A 2019 report by the cybersecurity intelligence company Cheq.ai found that 73% of safe LGBTQ+ related news articles were being blocked from hosting advertisements.
Monea says he has found queer creators, who rely on the internet to distribute their content, frequently complain of their posts being taken down.
This dynamic has created what he describes as a “digital closet,” whereby LGBTQ+ users have difficulty producing and distributing content online, and connecting on social media without facing harassment and misinformation.
Alejandra Caraballo, an instructor at Harvard Law School’s Cyberlaw Clinic who identifies as trans, says a tweet of hers directed at Christina Pushaw, spokesperson for Florida Gov. Ron DeSantis, was taken down last week without an explanation.
Caraballo’s original tweet, which she shared with ABC News via email, read: “@ChristinaPushaw This was pulled from a widely circulated nazi meme 3 years ago of a facebook post from burlesque dancer who is a cis woman. This was not drag, nor did it happen in dallas. Care to comment why you’re resharing nazi disinformation and propaganda?”
The original tweet by Pushaw, which features a photo of a performer at a burlesque show posted alongside a tweet about DeSantis’ statement about drag shows, has not been taken down at the time of this article’s publication.

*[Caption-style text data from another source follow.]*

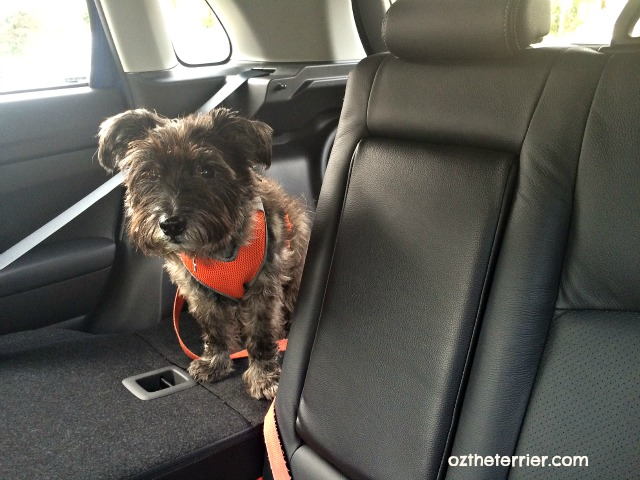 Oz the Terrier shows fold down back seats in Mitsubishi Outlander Sport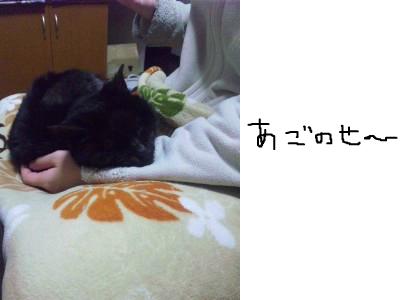 snap_himehitokoe_201236195641.jpg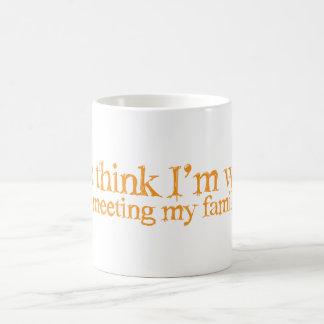 You think I'm strange . try meeting my family Basic White Mug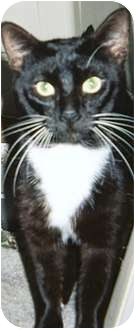 Domestic Shorthair Cat for adoption in Tampa, Florida - Jenkins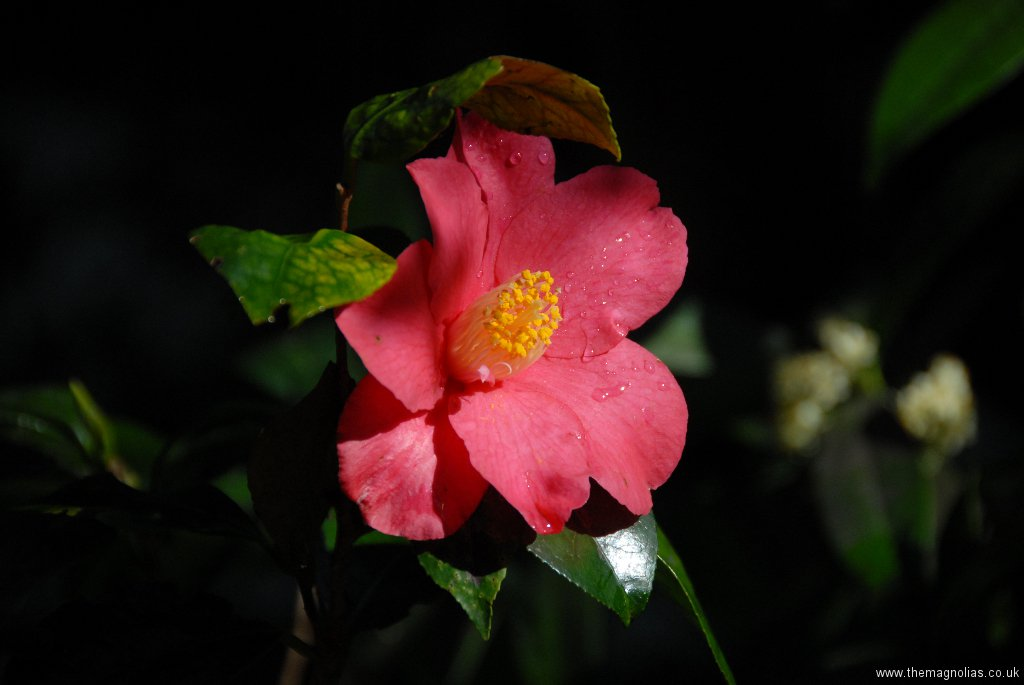 Camellia japonica \'Spring Promise\'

“I was targeted specifically for this moderation,” says Caraballo, “and it felt highly political.”
Caraballo, whose Twitter handle is @Esqueer_, says she was targeted because she publicly identifies as trans, and because the intention of her post was to stop what she calls an “anti-LGBTQ+ smear.”
“Keeping people safe on Twitter, and enforcing against content that could result in offline harm, continue to be top priorities for our teams,” a spokesperson for Twitter told ABC News.
“We are committed to combating abuse motivated by hatred, prejudice or intolerance, particularly abuse that seeks to silence the voices of those who have been historically marginalized.”
Twitter declined to comment on Alejandra Caraballo’s case.
Linda Charmaraman, who is the director of Wellesley College’s Youth, Media & Wellbeing Research Lab, recently completed a research study that found LGBTQ+ youth were more likely to have smaller social networks online and to share less personal information.
Although Charmaraman’s research did not find that LGBTQ+ youth experienced different levels of harassment online, Charmaraman attributes the findings to “the history of sexual minorities facing a lot of different kinds of harassment in school and out of school,” she says.
The upside, she adds, is that these youth are “more likely to join online groups that make them feel less lonely, so they can actually seek to find places where they belong online.”